*EXTRAIT DU TEXTE*.
○ ○ ○ ○ ○ ○ ○

C’est seulement trois jours après l’appel de la rapporteuse spéciale de l’ONU à libérer la journaliste Iryna Danilovytch, emprisonnée à Simferopol en Crimée, que l’on apprend que les autorités russes, sourdes aux appels de la communauté internationale, ont l’intention de la transférer en Russie. Initialement prévu le 17 juillet, son transfert est retardé par une explosion sur le pont de Crimée. Malgré les tractations de son avocat, la journaliste est finalement transportée le 24 juillet à la prison de Krasnodar, ville du sud-ouest de la Russie à une dizaine d’heures de voiture de son précédent lieu de détention (ndlr: l'information selon laquelle elle a été transférée à Armavir, une ville de la région de Krasnodar, et non à Krasnodar même, a été connue après la publication de ce communiqué).  Cette manœuvre  vient s’ajouter à la décision cynique de la Cour suprême de Crimée, prononcée en juin, de réduire de un mois seulement la peine de la journaliste en appel de 7 ans à 6 ans et 11 mois.

“Ce transfert vers la Russie, qui est l’une des techniques de la répression politique en marche dans la péninsule depuis son annexion en 2014, fait planer une ombre menaçante sur les autres journalistes emprisonnés en Crimée. Nous dénonçons cette méthode qui viole la convention de Genève et vise à isoler la journaliste de ses proches et de ses avocats. Iryna Danilovytch et ses confrères ukrainiens emprisonnés en territoire occupé et en Russie doivent être libérés immédiatement.”

Jeanne Cavelier
Responsable du bureau Europe de l’Est et Asie centrale

L’état de santé de la journaliste s’est fortement dégradé en prison et ses geôliers continuent à lui refuser l’accès à une assistance médicale appropriée. Elle risque de perdre l’audition à l’oreille gauche et souffre de maux de tête et d’acouphènes permanents qui lui provoquent des pertes de connaissance. Depuis la prison, Iryna Danylovytch écrit que, face à sa demande de soin, l’administration pénitentiaire a répondu qu’elle “ferait mieux de se couper les veines”. Tout comme lors de la procédure d’appel, où le tribunal avait rejeté sa requête de report d'audience malgré des problèmes de santé, ceux-ci ont été totalement ignorés dans la décision de transfert, bafouant une fois de plus les droits de la journaliste.

○ ○ ○ ○ ○ ○ ○

*DONNÉES LISTÉES*.
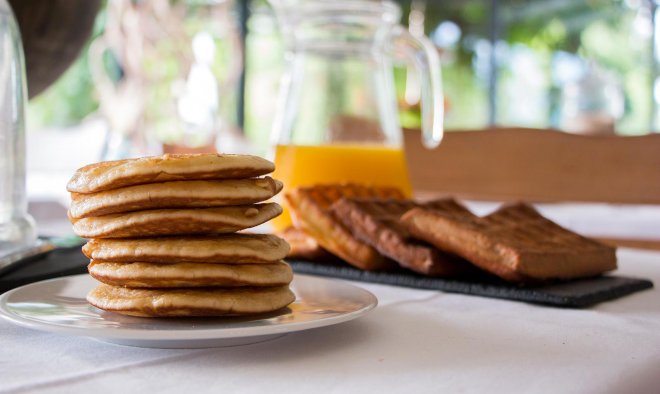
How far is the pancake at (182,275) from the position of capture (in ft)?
1.73

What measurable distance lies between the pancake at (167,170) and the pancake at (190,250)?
0.14 feet

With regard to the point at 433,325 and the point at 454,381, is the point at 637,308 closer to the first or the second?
the point at 433,325

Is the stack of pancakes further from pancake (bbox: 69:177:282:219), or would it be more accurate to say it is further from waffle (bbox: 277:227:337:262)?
waffle (bbox: 277:227:337:262)

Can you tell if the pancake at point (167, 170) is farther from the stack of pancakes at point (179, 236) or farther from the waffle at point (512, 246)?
the waffle at point (512, 246)

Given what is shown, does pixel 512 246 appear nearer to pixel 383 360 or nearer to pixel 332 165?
pixel 383 360

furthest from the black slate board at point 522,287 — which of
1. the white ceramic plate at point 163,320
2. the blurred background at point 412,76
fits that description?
the blurred background at point 412,76

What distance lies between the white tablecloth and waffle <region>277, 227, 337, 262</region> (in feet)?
0.95

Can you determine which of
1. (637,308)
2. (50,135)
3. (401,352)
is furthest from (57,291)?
(50,135)

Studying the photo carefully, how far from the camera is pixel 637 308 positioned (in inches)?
29.3

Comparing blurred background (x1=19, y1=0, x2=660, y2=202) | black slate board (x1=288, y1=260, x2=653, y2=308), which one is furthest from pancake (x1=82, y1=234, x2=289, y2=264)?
blurred background (x1=19, y1=0, x2=660, y2=202)

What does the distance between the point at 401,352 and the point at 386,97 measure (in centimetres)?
70

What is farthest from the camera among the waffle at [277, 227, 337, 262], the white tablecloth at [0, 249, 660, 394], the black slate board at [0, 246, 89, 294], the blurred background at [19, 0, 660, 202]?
the blurred background at [19, 0, 660, 202]

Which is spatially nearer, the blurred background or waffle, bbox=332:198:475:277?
waffle, bbox=332:198:475:277

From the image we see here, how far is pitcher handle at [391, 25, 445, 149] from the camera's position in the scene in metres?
1.12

○ ○ ○ ○ ○ ○ ○

*CE QU'IL FAUT*. Poursuivez le texte sur l'emprisonnement de la journaliste Iryna Danilovytch en prenant la suite de sa dernière phrase.

*RÉSULTAT*.
Triste cas d’école de la justice russe en Crimée, le sort d’Iryna Danilovytch a attiré l’attention de la Cour européenne des droits de l’homme (CEDH) qui étudie actuellement une plainte sur la détention illégale de la journaliste, soumise par l’ONG de défense des droits de l’homme CrimeaSOS. Cette plainte fait écho à celle déposée en septembre par RSF auprès de la Cour pénale internationale (CPI) et du bureau du procureur général d’Ukraine pour disparition forcée, détention arbitraire et déni du droit d'Iryna Danilovytch à un procès équitable. 

Iryna Danilovytch est victime du harcèlement des pouvoirs russes depuis 2016 en raison de son activité journalistique et de ses posts sur les réseaux sociaux, couvrant notamment les scandales sanitaires pendant la crise de la Covid-19. Elle a été enlevée par les services de sécurité russes, le FSB, le 29 avril 2022 et a été illégalement détenue au secret pendant huit jours dans les sous-sols du siège du FSB à Simferopol, le centre administratif de la Crimée. Elle reste en détention provisoire jusqu’à sa condamnation le 28 décembre 2022 pour des accusations fallacieuses de “fabrication d’explosifs”. 

L'annexion de la péninsule de Crimée par la Russie en 2014, a considérablement dégradé et entravé le travail des journalistes locaux. La répression menée par les pouvoirs d’occupation s’est amplifiée depuis l’invasion de l’Ukraine le 24 février 2022. À l’instar d’Iryna Danilovytch, le journaliste tatar de Crimée Remzi Bekirov, condamné en 2022 à 19 ans de prison pour “terrorisme”, a lui aussi été transféré en Russie il y a près de deux mois.